Sí, soy un “loco de los animales”, en un mundo donde los héroes aceptados son los cazadores, los que matan por el placer de matar, de medir sus habilidades de exterminio, y quienes protegen a los animales y los tratan como iguales son motivo de burla mayormente.

La mitad del zoológico está vacía. Muchos estanques rebozan de ausencias, repletos de aguas estancadas, sucias, con aspecto de albañales. Algunos están medio vacíos. Llenos de fantasmas de seres vivos que vivieron, quizás nacieron en estos espacios y murieron finalmente, solo conociendo esta vida de cautiverio. Varias jaulas están vacías también.

Quizás sea hasta mejor, pues los alimentos alcanzan más para los animales que aún permanecen. En honor a la verdad, no se ven desnutridos ni delgados. Un veterinario pudiera adivinar dolencias o carencias, pero la vista de un espectador inexperto no. En las jaulas de los vegetarianos abundaban los vegetales frescos: tomates, lechugas, muchos rábanos.

Varios animales sí me parecieron muy inquietos, como deseosos de traspasar las rejas, de salir al mundo vedado para ellos.

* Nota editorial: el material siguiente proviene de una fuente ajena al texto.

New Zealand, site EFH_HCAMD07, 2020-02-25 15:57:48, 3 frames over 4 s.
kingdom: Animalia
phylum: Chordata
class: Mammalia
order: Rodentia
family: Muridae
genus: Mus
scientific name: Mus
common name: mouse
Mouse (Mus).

Un leopardo y un coatí, caminaban de un lado al otro de las rejas, constantemente sacando sus hocicos y las patas por entre los barrotes. Como presintiendo un peligro, como oyendo un llamado de sus instintos salvajes, libres, y luchando hasta el final por recobrar una libertad que quizás nunca hayan conocido.   

Un jaguar caminaba también inquieto por una de las aristas de su jaula. Del otro lado, dos gatos se bañaban imperturbablemente. Los gatos son una presencia más notable que la de los cuidadores del Zoológico de 26. Mi esposa me dijo que eran los verdaderos administradores del lugar.

En la jaula del impresionante cóndor, que no vuela quizás hace décadas, un gato se acurrucaba con naturalidad y donaire en un agujero, y no nos dejó de mirar mientras rodeamos la jaula para adivinar por dónde rayos se coló el temerario michito y si tendrá algún tipo de amistad con el cóndor que opta por no cazarlo o sencillamente no lo nota. Otros gatos se pasean por las áreas, con buen aspecto, así que el lugar parece amigable con ellos.

Los tejones nos miraron con curiosidad, y se acercaron al borde del foso como queriendo alcanzarnos. Dos se levantaron repetidamente en dos patas, las cabecitas bien empinadas hacia nosotros. Algunas ratas blancas muertas y trozos de carne con aspecto de hígado yacían a su alrededor como alimento. Pensaba que los tejones eran vegetarianos. No he aprendido lo suficiente. 

El antílope dorado

Llegamos a un espacio donde hay dos antílopes machos. Cuerpos fornidos, afilada y breve cornamenta. Es uno de los animales cuyo nombre conocí de primero desde mis primeros años, por un animado soviético que reiteraban hasta el infinito en la televisión: El antílope dorado.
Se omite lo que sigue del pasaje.